Exercise
Reproduce, word for word, the passage of the text on generative agents and structured data between "To solve this dilemma, we" and "an LLM-generated response.", inclusive.

Exercise text
Generative Agents with Structured Data

Simon Margolis
Google Cloud - Community
5 min readJul 2, 2024

Businesses often look for generative AI agents that can converse with employees about domain- or role-specific knowledge. While generalist LLMs can help you think about your next vacation or what to make for dinner, businesses need models that are knowledgeable about their specific data and domain.

In the earlier days of generative agents, this was accomplished by performing Retrieval Augmented Generation (RAG) for salient content and leveraging ReAct logic found in libraries like LangChain. This approach was a huge step in the right direction, allowing agents to access information related to the user’s prompt and to reason through the prompt in multiple stages to give the user the best response.

With the benefits associated with this approach also came technical challenges. It was challenging to retrieve the right information and ensure that it was small enough to fit in the model’s context window. Embedding the data on which to retrieve also came with complexities–determining things like chunk sizing and picking the right embedding model made a big difference in the outcome.

To solve this, Google released Vertex Agent Builder (nee Vertex Search & Conversation) to take the guesswork out of embeddings and RAG. Agent Builder also streamlined the process of providing enterprise-specific data to the agent and deploying it for use. In many cases, this was done without any code!

With Vertex Agent Builder, the heavy lifting in building a RAG-based generative application is offloaded to Google. However, there is still work to get a solution that perfectly addresses a given enterprise use case. When it comes to unstructured data such as PDFs or a collection of text files, Agent Builder will provide generative responses and even allow follow-up questions out of the box. Agent Builder even provides the JavaScript code for the application so that it can easily be dropped into your favorite web page. However, a bit more work is required when customers want the ability to interact with their structured data, such as data from a CRM, ERP, SIEM, or other enterprise platform.

The introduction of structured data creates more complexity for a good reason; with the dozens or hundreds of fields in enterprise data platforms, it can be difficult to determine what specific data should be referenced to address a user’s query. Historically, this has been solved by doing some engineering work to provide examples of the types of queries expected from users, custom embedding of the underlying data, and a few other engineering techniques to give a more favorable output. While successful, these approaches mean that developers and users need to agree ahead of time on the specific types of questions that will be asked of this data. Furthermore, developers will need to do a fair amount of engineering work whenever the underlying data or the scope of the queries changes.

To solve this dilemma, we combined two powerful tools under the Agent Builder umbrella to create a simple solution providing the maintainability and broad scope we needed. We started by pointing our CRM data (stored in BigQuery) at the Agent Builder Search tool. This gave us a no-code means of embedding and storing our data for later retrieval. We only had to modify flags on the schema to let the agent know what various fields meant, which were important, and which to display back to users. With this, we had a basic search application allowing natural language queries across our structured data. This only solved some of our problems, however, since the tool returned structured data and not an LLM-generated response.

To give users a chat-based experience for interfacing with this data, we needed to make use of another Agent Builder tool: Generative Agents. With generative agents, we were able to design our chatbot’s behavior, control the user flow, and allow it to use specific data sources. Not only that, but we were able to do all of that without writing any code!

Given information

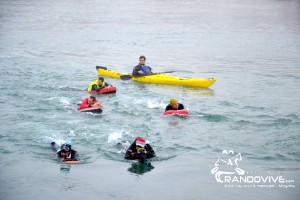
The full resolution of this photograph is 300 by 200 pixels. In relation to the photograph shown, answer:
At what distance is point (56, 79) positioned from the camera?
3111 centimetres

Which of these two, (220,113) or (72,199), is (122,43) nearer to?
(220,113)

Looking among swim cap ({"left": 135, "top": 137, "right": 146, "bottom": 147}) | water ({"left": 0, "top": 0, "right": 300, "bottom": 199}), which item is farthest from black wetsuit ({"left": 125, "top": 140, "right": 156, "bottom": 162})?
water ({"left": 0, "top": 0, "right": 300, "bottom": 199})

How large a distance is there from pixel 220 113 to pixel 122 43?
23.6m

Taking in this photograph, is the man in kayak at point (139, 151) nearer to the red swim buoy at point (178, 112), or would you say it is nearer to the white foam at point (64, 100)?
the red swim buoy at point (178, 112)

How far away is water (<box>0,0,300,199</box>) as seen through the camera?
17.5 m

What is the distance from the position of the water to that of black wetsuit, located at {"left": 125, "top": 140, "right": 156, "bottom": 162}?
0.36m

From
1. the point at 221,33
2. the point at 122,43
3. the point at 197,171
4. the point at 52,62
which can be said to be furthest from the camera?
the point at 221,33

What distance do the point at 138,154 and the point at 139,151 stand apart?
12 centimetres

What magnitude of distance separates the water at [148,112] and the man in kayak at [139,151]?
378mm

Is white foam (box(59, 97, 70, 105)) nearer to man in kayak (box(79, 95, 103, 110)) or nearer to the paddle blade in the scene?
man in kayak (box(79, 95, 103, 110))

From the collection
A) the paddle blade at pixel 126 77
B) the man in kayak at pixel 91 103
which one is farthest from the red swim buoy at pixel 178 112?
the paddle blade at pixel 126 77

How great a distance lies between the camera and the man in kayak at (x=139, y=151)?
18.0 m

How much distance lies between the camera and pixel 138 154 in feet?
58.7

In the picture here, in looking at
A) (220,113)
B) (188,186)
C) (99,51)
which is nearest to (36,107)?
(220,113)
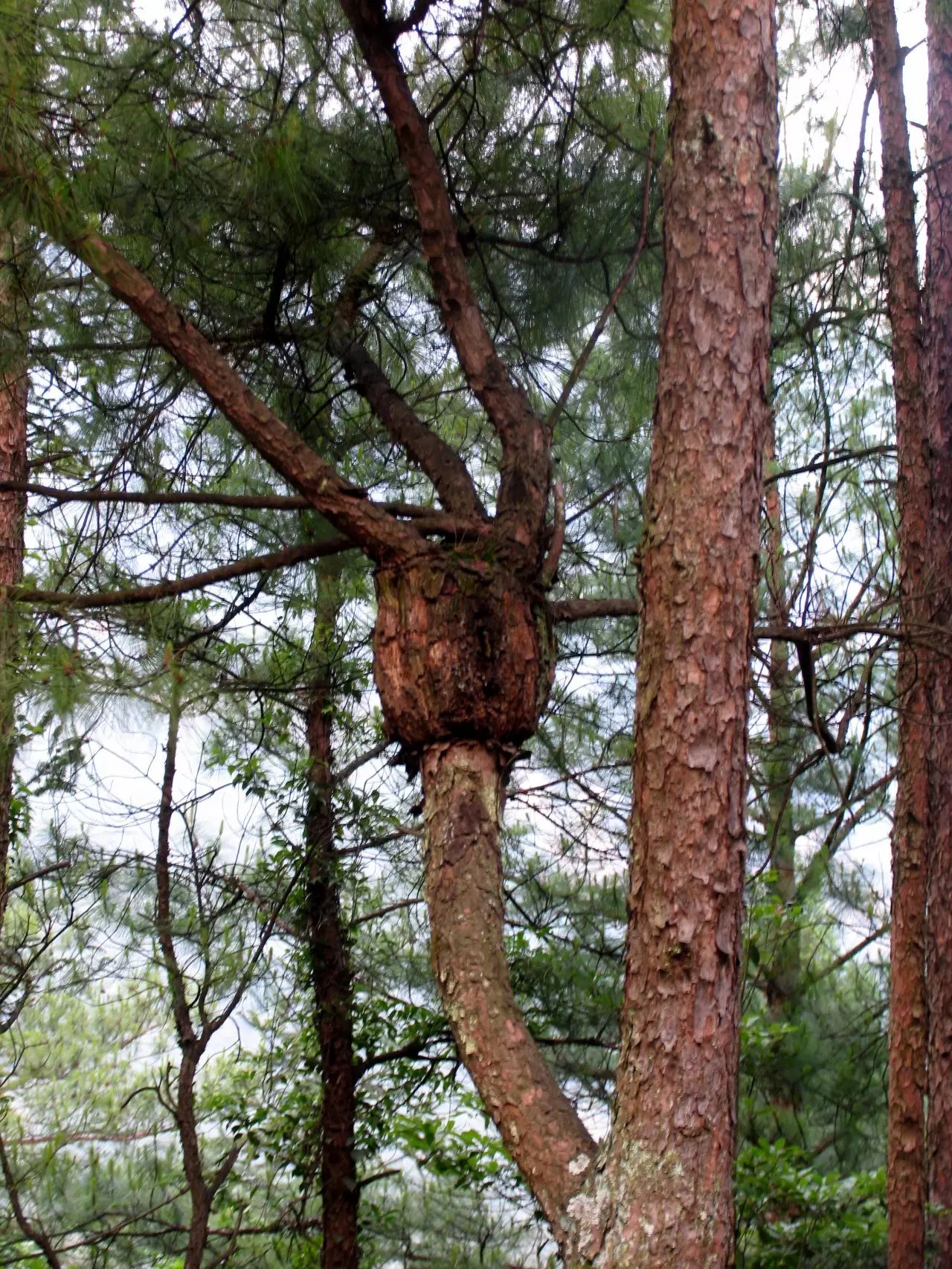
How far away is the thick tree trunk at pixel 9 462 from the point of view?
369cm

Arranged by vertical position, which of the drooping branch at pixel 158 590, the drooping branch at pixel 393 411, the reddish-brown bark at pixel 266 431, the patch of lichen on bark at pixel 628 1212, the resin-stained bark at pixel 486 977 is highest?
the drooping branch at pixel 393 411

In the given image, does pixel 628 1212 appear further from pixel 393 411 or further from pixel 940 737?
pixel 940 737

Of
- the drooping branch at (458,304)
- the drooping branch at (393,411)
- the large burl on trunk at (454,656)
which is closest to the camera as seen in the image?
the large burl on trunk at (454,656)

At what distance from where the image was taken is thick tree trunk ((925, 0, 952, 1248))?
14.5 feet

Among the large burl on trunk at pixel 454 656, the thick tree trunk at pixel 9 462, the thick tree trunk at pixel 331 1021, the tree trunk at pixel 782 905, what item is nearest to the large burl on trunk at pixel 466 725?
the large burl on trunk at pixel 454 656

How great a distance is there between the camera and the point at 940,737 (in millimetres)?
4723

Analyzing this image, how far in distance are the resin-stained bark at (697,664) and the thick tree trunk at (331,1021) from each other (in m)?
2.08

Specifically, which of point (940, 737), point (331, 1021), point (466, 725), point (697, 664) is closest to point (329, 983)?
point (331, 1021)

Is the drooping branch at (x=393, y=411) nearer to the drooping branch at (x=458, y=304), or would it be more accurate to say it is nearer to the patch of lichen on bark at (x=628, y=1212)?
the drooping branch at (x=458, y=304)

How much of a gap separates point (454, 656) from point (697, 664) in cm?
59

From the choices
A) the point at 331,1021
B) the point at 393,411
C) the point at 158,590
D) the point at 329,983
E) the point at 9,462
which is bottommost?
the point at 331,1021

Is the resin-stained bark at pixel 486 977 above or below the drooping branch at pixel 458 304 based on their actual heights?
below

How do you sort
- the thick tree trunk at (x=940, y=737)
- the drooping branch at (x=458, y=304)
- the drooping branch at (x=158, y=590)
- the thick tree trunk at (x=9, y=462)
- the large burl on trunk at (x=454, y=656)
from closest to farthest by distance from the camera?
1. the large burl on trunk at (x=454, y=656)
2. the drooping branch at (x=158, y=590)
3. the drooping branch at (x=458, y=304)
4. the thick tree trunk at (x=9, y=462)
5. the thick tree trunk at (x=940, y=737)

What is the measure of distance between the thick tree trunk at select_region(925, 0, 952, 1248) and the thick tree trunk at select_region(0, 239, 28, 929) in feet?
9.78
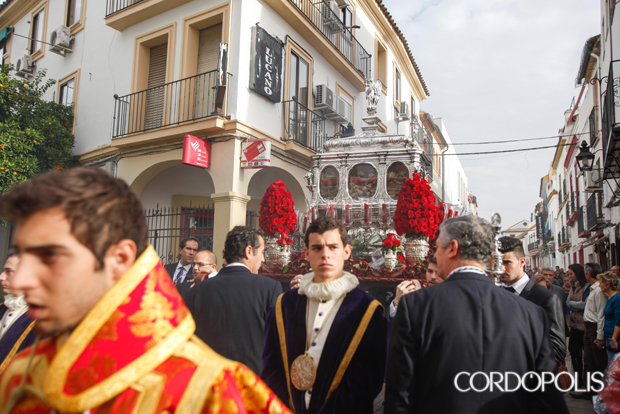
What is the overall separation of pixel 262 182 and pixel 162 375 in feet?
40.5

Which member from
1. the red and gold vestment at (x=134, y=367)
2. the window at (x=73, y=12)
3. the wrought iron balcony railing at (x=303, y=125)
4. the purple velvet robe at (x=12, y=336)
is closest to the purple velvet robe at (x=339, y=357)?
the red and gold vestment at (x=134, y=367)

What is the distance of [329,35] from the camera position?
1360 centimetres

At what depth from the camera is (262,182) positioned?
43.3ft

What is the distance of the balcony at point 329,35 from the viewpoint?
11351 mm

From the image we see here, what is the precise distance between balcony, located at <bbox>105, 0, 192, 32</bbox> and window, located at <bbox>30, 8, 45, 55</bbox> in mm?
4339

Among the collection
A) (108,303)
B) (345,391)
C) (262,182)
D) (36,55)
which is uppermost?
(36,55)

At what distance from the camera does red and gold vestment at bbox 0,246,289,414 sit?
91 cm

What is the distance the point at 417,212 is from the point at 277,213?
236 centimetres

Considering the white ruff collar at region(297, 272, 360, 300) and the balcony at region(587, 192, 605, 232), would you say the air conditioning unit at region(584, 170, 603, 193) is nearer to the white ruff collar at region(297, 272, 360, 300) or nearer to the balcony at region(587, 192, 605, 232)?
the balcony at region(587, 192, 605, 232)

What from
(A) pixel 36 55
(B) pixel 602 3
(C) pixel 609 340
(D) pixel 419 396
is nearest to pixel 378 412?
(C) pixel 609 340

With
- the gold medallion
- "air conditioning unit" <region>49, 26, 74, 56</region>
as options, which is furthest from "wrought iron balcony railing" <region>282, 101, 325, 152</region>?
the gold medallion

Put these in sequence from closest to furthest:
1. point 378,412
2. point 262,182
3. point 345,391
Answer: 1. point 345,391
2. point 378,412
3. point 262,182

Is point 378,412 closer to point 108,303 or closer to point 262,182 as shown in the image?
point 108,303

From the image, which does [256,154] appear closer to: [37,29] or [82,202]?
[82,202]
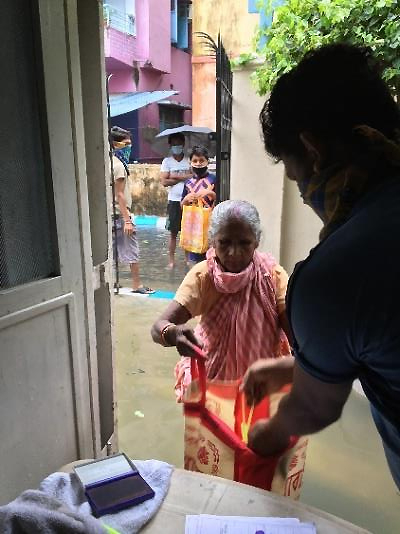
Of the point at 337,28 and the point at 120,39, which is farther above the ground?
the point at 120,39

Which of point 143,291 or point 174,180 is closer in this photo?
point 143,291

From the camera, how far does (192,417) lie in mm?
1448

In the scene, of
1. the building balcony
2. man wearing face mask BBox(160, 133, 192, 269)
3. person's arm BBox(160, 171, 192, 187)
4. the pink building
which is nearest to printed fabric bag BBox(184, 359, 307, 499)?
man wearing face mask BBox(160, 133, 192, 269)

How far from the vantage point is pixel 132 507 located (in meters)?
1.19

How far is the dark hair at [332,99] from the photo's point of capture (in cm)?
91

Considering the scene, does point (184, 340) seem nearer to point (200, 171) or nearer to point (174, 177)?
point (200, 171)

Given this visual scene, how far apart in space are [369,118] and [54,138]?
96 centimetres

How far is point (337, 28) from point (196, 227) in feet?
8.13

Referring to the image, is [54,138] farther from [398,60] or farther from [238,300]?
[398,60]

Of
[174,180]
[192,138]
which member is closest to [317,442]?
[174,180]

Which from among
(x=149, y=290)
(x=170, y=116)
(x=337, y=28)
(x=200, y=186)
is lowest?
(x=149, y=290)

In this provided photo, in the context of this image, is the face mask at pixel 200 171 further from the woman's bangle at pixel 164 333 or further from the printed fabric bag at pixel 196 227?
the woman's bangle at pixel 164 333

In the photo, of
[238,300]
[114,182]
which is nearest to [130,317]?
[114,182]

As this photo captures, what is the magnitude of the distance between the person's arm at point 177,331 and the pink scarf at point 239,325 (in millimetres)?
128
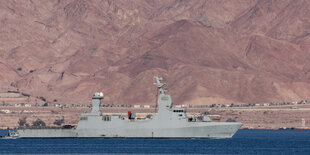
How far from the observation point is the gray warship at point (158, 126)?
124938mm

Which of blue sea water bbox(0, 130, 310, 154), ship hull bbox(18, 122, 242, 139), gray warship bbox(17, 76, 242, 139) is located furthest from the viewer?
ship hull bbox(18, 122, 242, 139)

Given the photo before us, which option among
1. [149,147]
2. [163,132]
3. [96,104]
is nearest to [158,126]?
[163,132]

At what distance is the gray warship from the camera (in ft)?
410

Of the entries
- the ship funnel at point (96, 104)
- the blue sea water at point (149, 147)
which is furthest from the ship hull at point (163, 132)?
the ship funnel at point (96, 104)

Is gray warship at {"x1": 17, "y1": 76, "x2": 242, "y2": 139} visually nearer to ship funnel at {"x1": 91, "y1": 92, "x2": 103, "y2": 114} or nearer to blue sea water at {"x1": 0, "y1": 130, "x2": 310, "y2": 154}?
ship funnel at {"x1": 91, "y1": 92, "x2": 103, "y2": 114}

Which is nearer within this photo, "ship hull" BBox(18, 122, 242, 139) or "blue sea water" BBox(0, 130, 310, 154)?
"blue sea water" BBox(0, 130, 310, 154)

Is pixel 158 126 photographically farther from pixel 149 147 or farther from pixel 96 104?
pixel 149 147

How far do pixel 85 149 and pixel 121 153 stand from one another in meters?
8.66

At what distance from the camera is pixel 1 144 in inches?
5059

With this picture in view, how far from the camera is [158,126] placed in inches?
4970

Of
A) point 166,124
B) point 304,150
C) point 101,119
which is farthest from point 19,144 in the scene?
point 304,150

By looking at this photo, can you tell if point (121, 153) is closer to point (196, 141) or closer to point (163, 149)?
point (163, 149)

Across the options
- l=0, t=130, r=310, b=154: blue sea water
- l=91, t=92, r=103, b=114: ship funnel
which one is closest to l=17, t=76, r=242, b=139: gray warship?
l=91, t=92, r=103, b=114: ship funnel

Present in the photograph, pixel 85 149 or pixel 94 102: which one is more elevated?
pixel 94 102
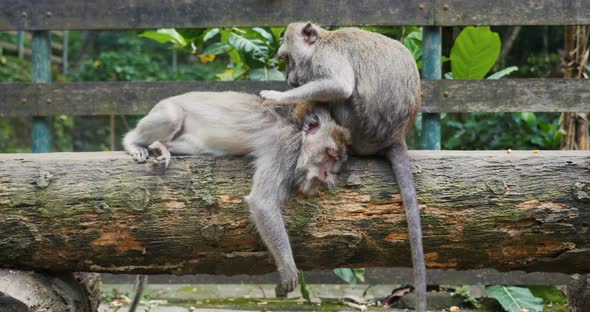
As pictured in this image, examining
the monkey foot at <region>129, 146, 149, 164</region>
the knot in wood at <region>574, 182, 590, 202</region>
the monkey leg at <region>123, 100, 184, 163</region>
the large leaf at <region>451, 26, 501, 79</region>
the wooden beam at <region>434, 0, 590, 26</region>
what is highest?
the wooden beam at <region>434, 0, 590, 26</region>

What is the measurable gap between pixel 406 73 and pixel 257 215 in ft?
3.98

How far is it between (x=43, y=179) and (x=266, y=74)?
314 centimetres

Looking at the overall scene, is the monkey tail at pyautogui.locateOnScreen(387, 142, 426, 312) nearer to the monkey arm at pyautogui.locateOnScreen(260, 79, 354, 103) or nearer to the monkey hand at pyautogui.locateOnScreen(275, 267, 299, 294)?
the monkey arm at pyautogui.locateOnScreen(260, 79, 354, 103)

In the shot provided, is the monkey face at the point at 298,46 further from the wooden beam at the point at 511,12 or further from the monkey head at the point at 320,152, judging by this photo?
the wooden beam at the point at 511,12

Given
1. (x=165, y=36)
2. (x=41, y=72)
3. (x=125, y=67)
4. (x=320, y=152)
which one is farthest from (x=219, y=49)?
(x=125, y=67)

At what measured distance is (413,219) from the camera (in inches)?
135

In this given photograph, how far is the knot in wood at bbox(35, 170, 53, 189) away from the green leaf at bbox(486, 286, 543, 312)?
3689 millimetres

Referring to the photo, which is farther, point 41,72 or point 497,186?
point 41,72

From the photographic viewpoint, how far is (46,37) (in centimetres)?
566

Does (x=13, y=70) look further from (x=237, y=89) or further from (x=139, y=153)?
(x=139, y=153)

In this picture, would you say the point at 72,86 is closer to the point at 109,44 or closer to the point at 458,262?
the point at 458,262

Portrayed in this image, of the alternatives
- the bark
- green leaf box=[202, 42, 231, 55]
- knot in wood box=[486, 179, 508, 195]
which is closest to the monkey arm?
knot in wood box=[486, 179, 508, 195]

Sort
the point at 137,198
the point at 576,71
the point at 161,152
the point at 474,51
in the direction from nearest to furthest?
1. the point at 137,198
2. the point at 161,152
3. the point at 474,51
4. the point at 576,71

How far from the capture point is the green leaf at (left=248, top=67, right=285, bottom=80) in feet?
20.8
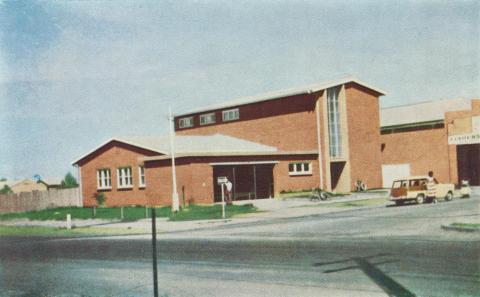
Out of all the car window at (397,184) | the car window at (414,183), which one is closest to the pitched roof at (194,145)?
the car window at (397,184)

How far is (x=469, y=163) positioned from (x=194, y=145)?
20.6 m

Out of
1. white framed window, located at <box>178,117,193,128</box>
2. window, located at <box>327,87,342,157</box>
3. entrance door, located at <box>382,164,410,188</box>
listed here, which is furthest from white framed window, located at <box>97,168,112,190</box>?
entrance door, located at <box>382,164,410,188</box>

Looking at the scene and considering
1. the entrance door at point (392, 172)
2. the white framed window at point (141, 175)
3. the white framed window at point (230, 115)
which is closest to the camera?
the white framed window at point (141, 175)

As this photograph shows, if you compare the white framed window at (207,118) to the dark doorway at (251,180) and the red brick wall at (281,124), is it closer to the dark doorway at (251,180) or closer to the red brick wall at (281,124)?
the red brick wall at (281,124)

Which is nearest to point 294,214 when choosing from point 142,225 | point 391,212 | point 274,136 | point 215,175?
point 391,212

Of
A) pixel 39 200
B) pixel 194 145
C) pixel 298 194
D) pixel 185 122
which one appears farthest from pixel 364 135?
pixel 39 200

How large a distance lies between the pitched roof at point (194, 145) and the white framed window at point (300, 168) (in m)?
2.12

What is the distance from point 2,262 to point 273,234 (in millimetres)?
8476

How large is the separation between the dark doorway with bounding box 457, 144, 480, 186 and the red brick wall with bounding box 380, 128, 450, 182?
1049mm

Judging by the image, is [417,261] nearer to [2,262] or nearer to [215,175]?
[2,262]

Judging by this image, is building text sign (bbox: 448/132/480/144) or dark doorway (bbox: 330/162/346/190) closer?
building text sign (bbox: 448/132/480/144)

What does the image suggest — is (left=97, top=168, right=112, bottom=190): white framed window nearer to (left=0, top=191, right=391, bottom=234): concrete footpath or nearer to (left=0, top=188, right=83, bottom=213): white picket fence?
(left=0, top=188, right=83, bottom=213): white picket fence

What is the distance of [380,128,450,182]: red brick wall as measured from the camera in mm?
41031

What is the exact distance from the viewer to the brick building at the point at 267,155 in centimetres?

Written solution
To solve this dilemma, we combined two powerful tools under the Agent Builder umbrella to create a simple solution providing the maintainability and broad scope we needed. We started by pointing our CRM data (stored in BigQuery) at the Agent Builder Search tool. This gave us a no-code means of embedding and storing our data for later retrieval. We only had to modify flags on the schema to let the agent know what various fields meant, which were important, and which to display back to users. With this, we had a basic search application allowing natural language queries across our structured data. This only solved some of our problems, however, since the tool returned structured data and not an LLM-generated response.